→ Breve esercizio:
Prosegui il testo sull'annata 2012 riprendendo subito dopo la sua ultima frase.

L’annata 2012 è stata caratterizzata da un gennaio abbastanza mite mentre, tra la fine di gennaio e l’inizio di febbraio, le temperature hanno avuto minime ampiamente sottozero, con picchi anche di –15 °C e abbondanti nevicate. La primavera è stata prima fresca e piovosa e poi più mite, restando però sempre piovosa. In estate le temperature (sempre medio-alte) hanno raggiunto il picco di 38 °C nella seconda metà di agosto e le precipitazioni sono state scarse; nonostante questo, le piante non hanno avuto stress idrico, grazie all’abbondante riserva di acqua accumulata durante l’inverno e la primavera. A partire dalla seconda decade di settembre, si sono avute importanti escursioni termiche. In conclusione, l’annata 2012 si può definire non abbondante sotto l’aspetto produttivo, ma in grado di regalare vini equilibrati.

[Un blocco di dati]
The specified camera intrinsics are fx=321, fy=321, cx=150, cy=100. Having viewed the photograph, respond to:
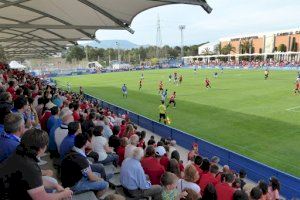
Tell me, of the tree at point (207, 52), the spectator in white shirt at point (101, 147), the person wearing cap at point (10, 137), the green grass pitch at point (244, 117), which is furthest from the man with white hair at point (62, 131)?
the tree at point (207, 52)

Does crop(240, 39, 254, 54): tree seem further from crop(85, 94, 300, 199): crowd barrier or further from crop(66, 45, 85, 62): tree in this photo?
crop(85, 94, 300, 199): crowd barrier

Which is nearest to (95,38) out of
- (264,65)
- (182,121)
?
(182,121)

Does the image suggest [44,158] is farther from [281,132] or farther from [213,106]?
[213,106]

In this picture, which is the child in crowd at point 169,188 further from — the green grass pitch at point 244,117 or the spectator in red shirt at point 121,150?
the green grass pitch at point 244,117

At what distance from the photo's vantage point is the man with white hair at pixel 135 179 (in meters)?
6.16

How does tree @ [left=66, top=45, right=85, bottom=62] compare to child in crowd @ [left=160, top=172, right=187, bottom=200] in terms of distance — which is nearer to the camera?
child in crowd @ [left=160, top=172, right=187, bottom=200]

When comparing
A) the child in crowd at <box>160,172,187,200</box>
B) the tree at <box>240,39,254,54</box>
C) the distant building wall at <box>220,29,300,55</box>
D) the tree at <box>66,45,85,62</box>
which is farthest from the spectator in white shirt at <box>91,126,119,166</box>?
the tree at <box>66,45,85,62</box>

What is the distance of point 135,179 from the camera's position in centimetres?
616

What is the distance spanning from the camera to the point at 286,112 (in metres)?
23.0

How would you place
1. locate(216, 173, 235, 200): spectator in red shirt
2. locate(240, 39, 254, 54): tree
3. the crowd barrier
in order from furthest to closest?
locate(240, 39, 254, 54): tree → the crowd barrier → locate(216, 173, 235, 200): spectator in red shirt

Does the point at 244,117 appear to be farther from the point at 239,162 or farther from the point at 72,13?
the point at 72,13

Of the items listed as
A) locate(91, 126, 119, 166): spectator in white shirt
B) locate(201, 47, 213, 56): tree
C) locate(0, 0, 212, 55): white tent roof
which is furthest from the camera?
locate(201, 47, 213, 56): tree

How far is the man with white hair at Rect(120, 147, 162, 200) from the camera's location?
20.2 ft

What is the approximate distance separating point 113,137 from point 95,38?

==

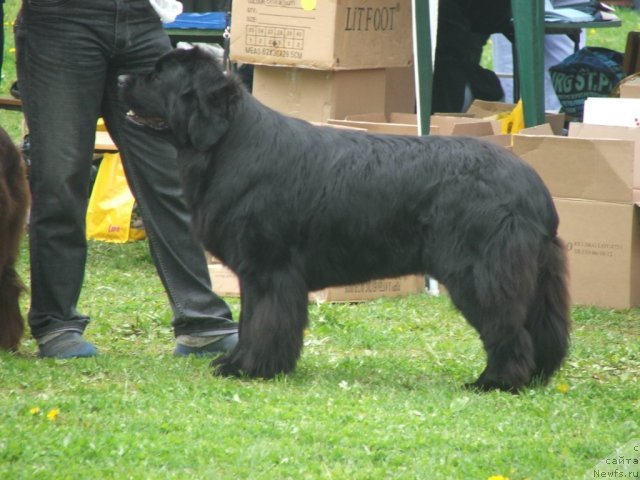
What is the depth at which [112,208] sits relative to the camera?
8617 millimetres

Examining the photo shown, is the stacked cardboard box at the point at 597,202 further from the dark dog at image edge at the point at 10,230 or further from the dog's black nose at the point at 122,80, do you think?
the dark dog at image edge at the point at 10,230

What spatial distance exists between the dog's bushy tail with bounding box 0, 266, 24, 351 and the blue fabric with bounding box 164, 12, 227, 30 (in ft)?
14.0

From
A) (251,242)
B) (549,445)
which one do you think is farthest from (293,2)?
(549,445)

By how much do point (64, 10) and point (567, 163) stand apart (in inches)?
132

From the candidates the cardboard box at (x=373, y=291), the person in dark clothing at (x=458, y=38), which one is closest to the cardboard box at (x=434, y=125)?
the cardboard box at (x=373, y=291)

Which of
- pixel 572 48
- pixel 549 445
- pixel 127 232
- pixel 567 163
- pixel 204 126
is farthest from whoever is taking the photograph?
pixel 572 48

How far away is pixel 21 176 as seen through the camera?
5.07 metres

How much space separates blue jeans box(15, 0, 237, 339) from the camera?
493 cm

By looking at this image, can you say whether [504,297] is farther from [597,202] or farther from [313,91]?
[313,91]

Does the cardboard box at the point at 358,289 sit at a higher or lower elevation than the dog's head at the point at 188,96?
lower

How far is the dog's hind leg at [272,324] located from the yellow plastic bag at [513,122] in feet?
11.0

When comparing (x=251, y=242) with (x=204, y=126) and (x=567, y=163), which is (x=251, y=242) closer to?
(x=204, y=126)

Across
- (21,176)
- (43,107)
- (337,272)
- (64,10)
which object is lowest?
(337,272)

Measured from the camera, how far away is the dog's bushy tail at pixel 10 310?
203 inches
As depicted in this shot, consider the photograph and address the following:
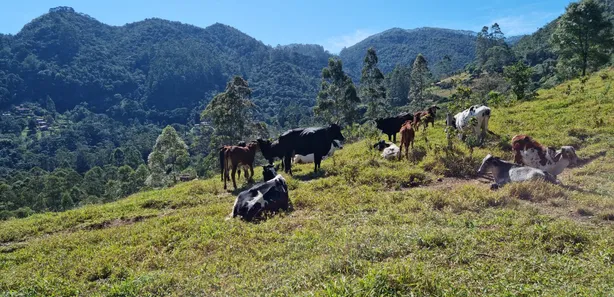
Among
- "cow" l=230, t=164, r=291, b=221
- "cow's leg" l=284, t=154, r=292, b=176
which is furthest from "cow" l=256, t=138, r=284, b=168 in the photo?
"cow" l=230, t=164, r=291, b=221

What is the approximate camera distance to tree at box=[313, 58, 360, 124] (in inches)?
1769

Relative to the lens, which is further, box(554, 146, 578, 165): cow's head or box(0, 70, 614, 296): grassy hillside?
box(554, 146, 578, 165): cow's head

→ Il risultato:
Finalmente arriva il momento di assaggiare il primo vino, un Barolo DOCG Liste, abbinato a una robiola con confettura di mandarino, una toma con confettura di mirtilli e un formaggio al Barolo con miele. Liste è un cru di 4 ettari a Barolo, a 350 metri s.l.m., caratterizzato da terreno con basso contenuto di sabbia e del quale Damilano possiede 2 ettari, con impianti che risalgono al 1971 e al 1999. Il colore , rispetto a quello classico del Barolo, è granato piuttosto intenso e poco aranciato e il profumo, non esplosivo, è dominato dall’aspetto fruttato della mora e del mirtillo, con richiami di fiori secchi, liquirizia, sottobosco e una lieve nota balsamica; in bocca il classico tannino del Nebbiolo si fonde con una chiusura fresca, che alleggerisce il corpo e rende semplice e scorrevole il sorso. La sala premia l’abbinamento con la toma con confettura di mirtilli e dedica un premio speciale della giuria alla robiola con confettura di mandarino.

Il secondo Barolo è il Brunate, noto cru di 25 ettari diviso tra i comuni di Barolo e La Morra; Damilano ne possiede 0,65 ettari a La Morra, a 300 metri s.l.m., su un terreno in cui la percentuale di sabbia è abbastanza alta (25%). In questo vino la tonalità granata inizia a sfumare in un bordo aranciato e il profumo risulta più intenso del vino precedente: oltre ai frutti di bosco e alla viola, è evidente una speziatura di chiodi di garofano e di noce moscata. All’assaggio la trama tannica è molto levigata ed elegante, di buona persistenza e con chiusura sapida. L’abbinamento al risotto con salsiccia e Castelmagno risulta molto piacevole e la sala applaude con soddisfazione.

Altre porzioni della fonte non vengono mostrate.